Problem statement ->
Write the next part of the transcript about scraping a rankings table with Cheerio, starting right after its final sentence.
START Exercise text

[4:39] Rank, school, points, previous, and record are the columns that were going to use to convert into JavaScript objects and then prettyPrint them. Let's hop back into our code and let's start to build out the parsing logic within this.

[4:59] I'm going to say, give me the results and then I'm going to start with a query to the block the spin content. Then from here, I'm going to do an additional query that says, go find the T body and return all of the table rows.

[5:14] This returns a weird JavaScript object that I found to be hard to parse, but I was able to solve this by simply converting this into an array. Before we go any further, I want to tie this function off for a moment and work on two other functions that we will build out and then add into our scraping logic in just a moment. The first function that I want to build out is the logic around parsing the DOM itself.

[5:47] To that end, we are going to create a function called parse result that takes in our Cheerio object and the element that we want to convert into a JavaScript structure. We'll start by creating an empty object, and then we will return it.

[6:08] We need to do something magical in the middle. We want to take this element, and using Cheerio, take the table row and say, within this table row, give me the table data element or TD. Then we're going to iterate over this particular array of table data elements.

[6:30] For each, we're going to loop over and assign a property on the result object using getProp. Then we'll get the value using Cheerio. This property is going to equal the element, or more specifically, the text inside of it.

[6:49] We are essentially parsing over the element and turning this into a JavaScript object. Let's create one more method called prettyPrint(). This is a little bit more simple. It just takes the result object itself.

[7:08] We're going to create a single prettyPrint string that just says, results school with a result record. We are ready to come back up and finish our scrape method. We're going to map over our array, parse the results, map over that array, and then prettyPrint the results.

[7:34] This is functional programming for the win. We'll format this document just a bit. Then we'll be ready to update our handler. The first thing we'll do is call scrape and then save the results of that call to a JSON property, which we will use to update our call to JSON.stringify.
END Exercise text
START Records shown
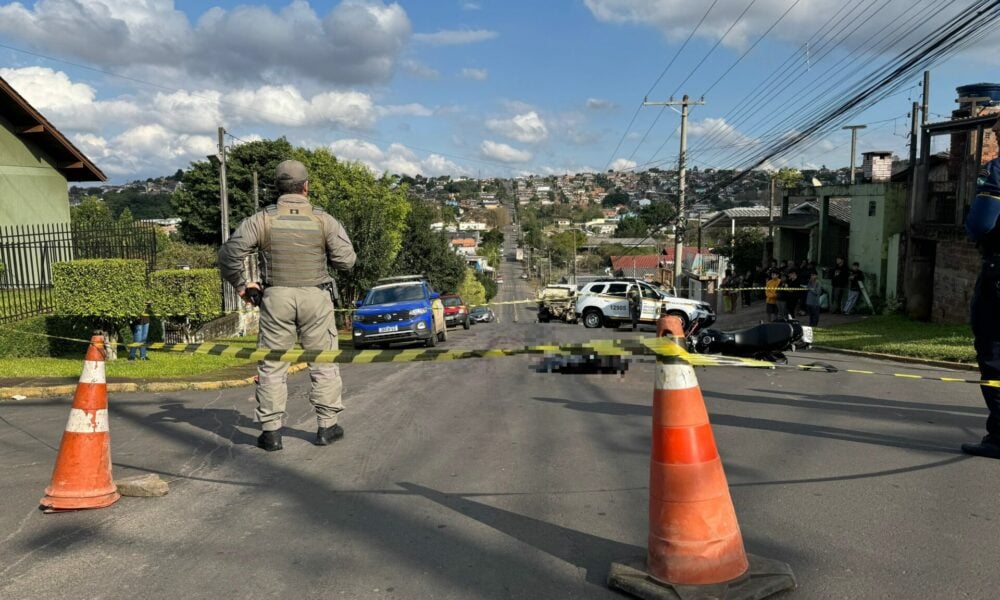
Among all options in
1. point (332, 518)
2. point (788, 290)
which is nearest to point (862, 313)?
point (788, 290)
END Records shown
START Records shown
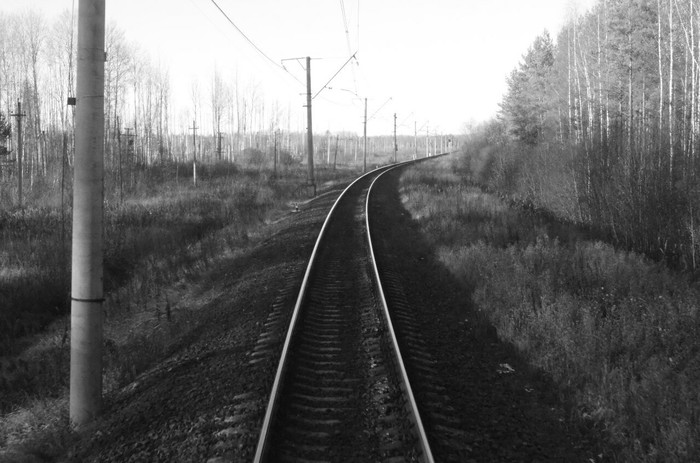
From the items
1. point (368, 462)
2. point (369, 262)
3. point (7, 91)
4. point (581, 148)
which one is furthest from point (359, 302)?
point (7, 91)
END Records shown
Task response ->
[7:55] We are also going to update our handler name to Rankings. Just to review. Let's start at the top and work our way down through what we've done up to this point. We've imported axios and Cheerio and created a reference to the URL we want to scrape.

[8:13] We've created this props convenience method here, to map that to the table that we're parsing. We have our fetch HTML function that goes and gets the page. Then we have our scrape method, which converts our page into a Cheerio structure.

[8:32] We've run queries on that structure and using functional programming, we have parsed the result. Then we use prettyPrint. After all of this, I think it's pretty amazing the serverless portion here is only about seven or eight lines of code. Moving on.

[8:49] Our next step is to deploy this is a Serverless Function. Let's hop into our serverless YAML file. I've taken the liberty of cleaning this up and deleting the extraneous comments. You're welcome. We can jump right in and change the method here to rankings, along with the handler.

[9:12] Let's add in our API Gateway using events HTTP API. Then set the route as path, which in this case is going to be 4/API, 4/rankings. Then finally, we're going to set the method to git. With that saved, we'll jump into our terminal and we will sls deploy this project.

[9:37] Once this is deployed, ideally, we'll be able to pull up the browser and see everything rendering. I have to be honest. I'm a little bit nervous here. I stand on the precipice of possibility, and I really hope this works. The moment of truth.

[10:01] We'll copy this input URL here, hop into the browser, open a new tab, paste it in, and lo and behold, it worked. If I click on this tab, we have some HTML that we have successfully scraped into this array right here.

[10:23] We were able to do this with just a little bit of JavaScript in a very tiny amount of serverless, which I think is amazing. I hope you find this to be incredibly useful and profitable.